ABSTRACTIn this essay I construct a psychoanalytically informed narrative of the life of the young daguerreotypist, Holgrave, which sets a foundation for interpreting the momentous transformation that he undergoes toward the romance's conclusion. The nature of this transformation and its centrality to the novel have not received adequate attention in the critical literature; in fact, they have often been misunderstood. This psychoanalytic reading seeks to remedy the deficiency. Holgrave comes to inhabit the House of the Seven Gables as its present-day Maule nemesis; the Maule curse is again realized in the apoplectic death of the hated Jaffrey Pyncheon. Contrary to all expectation, in the presence of the Judge's corpse, Holgrave is catapulted into a state of depression, alienation, and despair.
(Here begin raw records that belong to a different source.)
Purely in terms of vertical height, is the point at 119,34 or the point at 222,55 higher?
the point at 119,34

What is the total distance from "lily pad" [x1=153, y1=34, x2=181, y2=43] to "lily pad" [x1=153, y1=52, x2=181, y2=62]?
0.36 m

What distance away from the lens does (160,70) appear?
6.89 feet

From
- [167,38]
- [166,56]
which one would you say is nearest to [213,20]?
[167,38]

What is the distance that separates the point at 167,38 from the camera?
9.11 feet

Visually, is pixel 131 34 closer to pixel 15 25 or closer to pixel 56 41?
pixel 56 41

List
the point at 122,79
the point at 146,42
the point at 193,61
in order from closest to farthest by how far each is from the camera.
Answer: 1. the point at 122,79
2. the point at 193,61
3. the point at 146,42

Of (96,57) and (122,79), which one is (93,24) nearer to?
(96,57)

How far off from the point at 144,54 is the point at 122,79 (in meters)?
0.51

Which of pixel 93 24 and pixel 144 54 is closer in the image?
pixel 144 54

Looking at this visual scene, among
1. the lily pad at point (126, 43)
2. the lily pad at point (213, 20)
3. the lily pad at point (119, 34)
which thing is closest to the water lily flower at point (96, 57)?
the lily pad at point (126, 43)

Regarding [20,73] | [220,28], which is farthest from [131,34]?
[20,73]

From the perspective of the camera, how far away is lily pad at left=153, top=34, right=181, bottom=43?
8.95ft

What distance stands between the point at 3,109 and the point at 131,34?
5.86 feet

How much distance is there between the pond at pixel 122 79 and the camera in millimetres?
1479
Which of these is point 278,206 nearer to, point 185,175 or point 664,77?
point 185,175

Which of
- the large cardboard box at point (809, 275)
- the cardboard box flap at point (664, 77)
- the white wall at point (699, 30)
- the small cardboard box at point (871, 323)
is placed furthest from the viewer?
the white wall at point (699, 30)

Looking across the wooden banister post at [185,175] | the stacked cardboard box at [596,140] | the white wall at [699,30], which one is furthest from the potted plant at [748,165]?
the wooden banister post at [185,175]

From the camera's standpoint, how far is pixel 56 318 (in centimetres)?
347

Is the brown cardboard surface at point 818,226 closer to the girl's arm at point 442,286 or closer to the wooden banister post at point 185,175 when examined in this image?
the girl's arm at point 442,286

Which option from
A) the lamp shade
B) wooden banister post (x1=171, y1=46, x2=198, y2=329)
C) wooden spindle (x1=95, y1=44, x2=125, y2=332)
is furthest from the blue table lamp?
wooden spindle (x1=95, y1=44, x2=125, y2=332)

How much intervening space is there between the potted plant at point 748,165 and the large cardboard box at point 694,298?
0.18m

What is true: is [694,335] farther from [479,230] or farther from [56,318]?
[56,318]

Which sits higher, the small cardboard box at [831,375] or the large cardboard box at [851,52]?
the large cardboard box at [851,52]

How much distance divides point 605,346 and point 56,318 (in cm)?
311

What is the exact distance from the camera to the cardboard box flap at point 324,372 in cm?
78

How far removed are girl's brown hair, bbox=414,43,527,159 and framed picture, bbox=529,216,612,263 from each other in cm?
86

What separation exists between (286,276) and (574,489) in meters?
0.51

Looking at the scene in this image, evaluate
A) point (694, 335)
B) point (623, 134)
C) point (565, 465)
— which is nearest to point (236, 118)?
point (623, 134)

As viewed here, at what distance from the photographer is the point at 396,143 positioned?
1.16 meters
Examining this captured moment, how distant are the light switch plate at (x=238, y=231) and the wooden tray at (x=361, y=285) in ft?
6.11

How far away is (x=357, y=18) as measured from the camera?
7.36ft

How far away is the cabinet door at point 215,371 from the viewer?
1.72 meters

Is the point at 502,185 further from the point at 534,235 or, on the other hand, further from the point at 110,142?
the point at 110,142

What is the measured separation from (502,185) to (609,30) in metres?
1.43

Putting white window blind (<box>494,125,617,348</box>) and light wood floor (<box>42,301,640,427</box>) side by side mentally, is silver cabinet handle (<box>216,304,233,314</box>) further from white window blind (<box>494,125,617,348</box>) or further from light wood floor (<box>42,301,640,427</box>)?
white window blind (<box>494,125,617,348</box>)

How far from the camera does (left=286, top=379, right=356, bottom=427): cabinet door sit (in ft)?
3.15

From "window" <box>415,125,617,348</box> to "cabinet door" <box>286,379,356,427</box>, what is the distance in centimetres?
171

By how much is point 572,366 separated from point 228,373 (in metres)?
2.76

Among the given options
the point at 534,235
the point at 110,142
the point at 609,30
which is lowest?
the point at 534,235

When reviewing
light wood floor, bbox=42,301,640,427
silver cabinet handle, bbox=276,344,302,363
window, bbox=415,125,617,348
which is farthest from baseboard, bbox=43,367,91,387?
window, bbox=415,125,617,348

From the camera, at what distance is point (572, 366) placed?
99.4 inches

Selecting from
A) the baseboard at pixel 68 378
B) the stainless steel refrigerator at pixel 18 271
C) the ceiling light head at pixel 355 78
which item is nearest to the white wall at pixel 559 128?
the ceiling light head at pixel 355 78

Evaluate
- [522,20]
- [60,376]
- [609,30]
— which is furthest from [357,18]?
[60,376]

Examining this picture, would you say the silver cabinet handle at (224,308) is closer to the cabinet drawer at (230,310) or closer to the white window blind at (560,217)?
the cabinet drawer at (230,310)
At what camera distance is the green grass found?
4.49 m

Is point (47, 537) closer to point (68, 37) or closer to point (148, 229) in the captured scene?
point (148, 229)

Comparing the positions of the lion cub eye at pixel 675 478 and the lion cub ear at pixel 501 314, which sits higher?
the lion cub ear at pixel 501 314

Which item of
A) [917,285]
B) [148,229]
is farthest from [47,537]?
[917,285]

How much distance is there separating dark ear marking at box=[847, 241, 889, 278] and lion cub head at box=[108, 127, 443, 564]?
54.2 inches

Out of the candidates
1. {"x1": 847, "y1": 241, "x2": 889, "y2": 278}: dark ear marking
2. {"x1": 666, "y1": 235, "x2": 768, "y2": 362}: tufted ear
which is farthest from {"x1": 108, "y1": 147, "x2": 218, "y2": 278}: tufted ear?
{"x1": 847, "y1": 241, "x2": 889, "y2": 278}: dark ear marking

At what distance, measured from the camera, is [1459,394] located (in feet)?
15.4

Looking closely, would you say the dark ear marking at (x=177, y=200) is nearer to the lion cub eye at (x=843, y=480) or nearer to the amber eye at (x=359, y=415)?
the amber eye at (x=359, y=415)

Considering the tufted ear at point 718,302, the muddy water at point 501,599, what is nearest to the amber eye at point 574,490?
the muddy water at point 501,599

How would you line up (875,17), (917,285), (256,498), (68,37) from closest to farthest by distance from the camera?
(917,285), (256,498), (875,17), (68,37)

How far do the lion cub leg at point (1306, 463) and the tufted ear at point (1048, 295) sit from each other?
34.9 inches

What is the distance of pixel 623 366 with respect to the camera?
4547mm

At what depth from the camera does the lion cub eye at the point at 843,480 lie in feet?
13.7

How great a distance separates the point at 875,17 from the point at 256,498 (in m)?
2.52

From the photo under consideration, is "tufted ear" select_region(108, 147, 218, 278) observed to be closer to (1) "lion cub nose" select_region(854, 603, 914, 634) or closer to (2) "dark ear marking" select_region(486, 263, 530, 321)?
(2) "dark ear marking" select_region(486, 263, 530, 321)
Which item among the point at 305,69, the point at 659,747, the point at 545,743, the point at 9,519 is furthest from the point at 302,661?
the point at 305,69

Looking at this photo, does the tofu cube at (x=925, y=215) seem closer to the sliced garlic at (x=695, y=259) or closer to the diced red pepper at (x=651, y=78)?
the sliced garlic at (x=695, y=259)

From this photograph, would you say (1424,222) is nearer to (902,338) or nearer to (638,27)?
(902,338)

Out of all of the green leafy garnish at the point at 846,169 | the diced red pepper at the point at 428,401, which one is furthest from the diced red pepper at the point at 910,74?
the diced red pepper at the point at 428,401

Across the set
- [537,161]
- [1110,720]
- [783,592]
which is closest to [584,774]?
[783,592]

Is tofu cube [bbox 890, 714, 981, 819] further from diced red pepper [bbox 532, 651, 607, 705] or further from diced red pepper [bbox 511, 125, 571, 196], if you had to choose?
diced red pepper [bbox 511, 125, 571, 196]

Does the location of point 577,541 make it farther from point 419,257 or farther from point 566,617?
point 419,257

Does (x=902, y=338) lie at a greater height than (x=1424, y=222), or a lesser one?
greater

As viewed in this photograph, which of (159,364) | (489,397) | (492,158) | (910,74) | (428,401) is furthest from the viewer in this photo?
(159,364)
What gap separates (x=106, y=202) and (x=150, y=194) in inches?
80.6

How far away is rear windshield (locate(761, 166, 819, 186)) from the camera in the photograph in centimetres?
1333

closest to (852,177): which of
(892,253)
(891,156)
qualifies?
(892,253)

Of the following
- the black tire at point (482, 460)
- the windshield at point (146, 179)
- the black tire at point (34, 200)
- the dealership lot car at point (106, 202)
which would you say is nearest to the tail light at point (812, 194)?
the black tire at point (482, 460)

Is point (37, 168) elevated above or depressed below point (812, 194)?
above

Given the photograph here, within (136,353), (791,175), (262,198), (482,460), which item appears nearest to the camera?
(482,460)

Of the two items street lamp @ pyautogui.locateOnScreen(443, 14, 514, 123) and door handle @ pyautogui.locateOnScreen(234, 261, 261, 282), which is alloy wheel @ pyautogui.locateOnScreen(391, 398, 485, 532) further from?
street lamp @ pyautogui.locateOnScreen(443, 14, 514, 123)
Hitherto emotionally aloof, in the scene with Jaffrey Pyncheon's dead body, Holgrave takes his place as an active agent in the finale of the long-standing, destructive conflict between the Maules and the Pyncheons. In a narrative gap that the essay reconstructs, the tormented history of the House of the Seven Gables falls heavily on Holgrave's conscience and prompts an abrupt and painful loss of innocence for which love with Phoebe can uniquely compensate. The daguerreotypist's youthful radicalism is significantly modulated during his existential encounter with the unconscious and with death. Holgrave's transformation resonates within the moral, social, and spiritual dimensions of the romance's felicitous conclusion.